Last year I started a tradition: The Cookie Swap. It’s my favorite kind of holiday party. Girls only, bourbon spiked cocoa, a Holiday film, and of course, cookies. I screened my favorite Christmas movie ever: Christmas in Connecticut. If you’re a food blogger, like most of my guests were, Christmas in Connecticut is a must-watch film.  

It follows the zany only-possible-in-the-40s storyline of Elizabeth Lane, the popular columnist for Smart Housekeeping Magazine. Imagine Martha before Martha. That’s her voice. Writing from her luxurious Connecticut country house, where she lives with her husband and new baby boy, Elizabeth Lane is all that a midcentury housewife can hope to be. Elegant, dignified, the arbiter of all things tasteful and proper – and she can cook. Asparagus in hollandaise, Strawberries Chantilly with Rum and Egg White, Breast of Guinea Hen in Madiera; Roast Goose Bernoise with Walnut Stuffing. She’s everything you’re not, but fantasize about being. We meet Elizabeth Lane as she’s writing her column from her desk.

From my living room window as I write… 

The camera pans across a studio apartment.

…I can look out across the broad front lawns of our farm like a lovely picture postcard of wintry New England…

We cross a window looking out on a clothes wire, a frozen city beyond.

In my fireplace, the good cedar logs are burning and crackling.

The radiator starts noisily steaming.

I just stopped to go into my gleaming kitchen…

We see our writer, Elizabeth Lane, at her typewriter.

…to test the crumbly brown goodness of the toasted veal cutlets in my oven.

Elizabeth is a stylish 20-something bachelorette, with no cooking experience, but a hell of a lot of chutzpah.

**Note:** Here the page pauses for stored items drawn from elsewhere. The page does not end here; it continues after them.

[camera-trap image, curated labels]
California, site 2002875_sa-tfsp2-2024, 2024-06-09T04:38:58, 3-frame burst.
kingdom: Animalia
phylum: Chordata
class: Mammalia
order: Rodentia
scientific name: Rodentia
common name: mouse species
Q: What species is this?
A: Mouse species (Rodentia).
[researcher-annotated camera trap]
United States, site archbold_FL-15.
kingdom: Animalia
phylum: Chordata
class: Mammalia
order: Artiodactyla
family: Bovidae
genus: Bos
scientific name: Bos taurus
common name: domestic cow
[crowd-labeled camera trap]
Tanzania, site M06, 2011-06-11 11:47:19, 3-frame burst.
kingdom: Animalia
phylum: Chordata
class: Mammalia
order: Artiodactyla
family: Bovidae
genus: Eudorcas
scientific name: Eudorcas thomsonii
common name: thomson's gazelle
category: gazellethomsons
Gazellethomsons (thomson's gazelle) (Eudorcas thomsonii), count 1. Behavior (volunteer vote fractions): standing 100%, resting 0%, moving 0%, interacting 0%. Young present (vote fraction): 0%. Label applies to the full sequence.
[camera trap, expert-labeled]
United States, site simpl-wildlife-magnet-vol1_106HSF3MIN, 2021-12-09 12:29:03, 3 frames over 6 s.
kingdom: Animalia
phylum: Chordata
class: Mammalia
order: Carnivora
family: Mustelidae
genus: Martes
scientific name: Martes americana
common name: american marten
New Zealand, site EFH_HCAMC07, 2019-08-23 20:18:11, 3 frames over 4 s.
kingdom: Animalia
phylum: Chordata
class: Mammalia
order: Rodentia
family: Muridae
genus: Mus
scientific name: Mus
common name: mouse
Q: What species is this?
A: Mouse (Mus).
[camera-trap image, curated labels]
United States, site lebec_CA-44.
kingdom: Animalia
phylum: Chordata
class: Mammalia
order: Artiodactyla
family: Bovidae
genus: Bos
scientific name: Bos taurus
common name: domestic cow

Barbara Stanwyck, who is as apt to pull a salty one-liner as she is to pull a gun in one of her movies, anchors this aggressively screwball film with her sardonic sense of humor and self awareness. Mr. Yardley, the magazine’s garrulous publisher, decides that Elizabeth Lane will host a Marine for Christmas dinner at her Connecticut home, with photos. This upends Elizabeth and her Editor, who scramble to get a house in Connecticut, a husband, a baby, and a Christmas dinner before Elizabeth’s true identity is found out. There’s a love story, mistaken identities, and “the old magoo.” It’s just too much fun.

One of my favorite scenes in the film is when Mr.Yardley begs Elizabeth to flip some of her famous pancakes for him. He’s been persistent, and she’s been secretly practicing, but only succeeding at sticking pancakes to the ceiling. It’s the moment of truth. She closes her eyes, and like a Christmas miracle, the pancake flips, and her identity is safe…for now!

I love the idea of a big, carbohydrate bonanza on Christmas morning, so I decided to make Elizabeth’s pancakes myself. I have discovered that I also need a lot of practice in the flipping department. The recipe is inspired by some of the sour milk recipes I’ve come across in my vintage cookbooks from the same time period as the film, so I used that sour flavor as the inspiration for these fluffy, delicious pancakes. These are so satisfying, and so fun.




For about a dozen 6-inch pancakes

2 1/2 cups whole milk, possibly more for thinning them out

2 teaspoons white vinegar

3 cups all purpose flour

4 teaspoons baking powder

2 eggs

1/4 cup melted unsalted butter


1 cup blueberries, fresh or dry frozen

1 14-ounce can, sweetened condensed milk

salted butter, softened

powdered sugar


Mix together the milk and vinegar, let it stand for 10 minutes, until the milk has curdled. Sift together all of the dry ingredients. In a separate bowl, mix together the remaining wet ingredients. Add the wet ingredients to the dry, and mix until just formed together. The mixture should be a little on the thin side, like very heavy cream, so add more milk if you need to thin it out. For best results, cover the batter and keep in the fridge for two days, to let the batter get nice and sour.

Right before cooking, heat up your griddle or pan (cast iron is best) until ridiculously hot. Water shouldn’t just sizzle when you sprinkle it, it should dance around. If your griddle is seasoned, you don’t need to grease it. If you haven’t seasoned your pan, add a small amount of vegetable oil (coconut oil would be great too, because of its high smoke point) to coat the griddle, just before adding the pancakes.

Ladle a scoop of batter onto the griddle, then top with a few blueberries (about 5 or 6 to a pancake). Cook for about 2 minutes, until there are quite a few bubbles, then flip, and keep cooking (another 2 minutes). To serve, spread each pancake with a little butter as you build the stack.  Shower the whole thing with powdered sugar, add a fake tree if you like, and then drizzle with sweetened condensed milk (or syrup). Enjoy hot!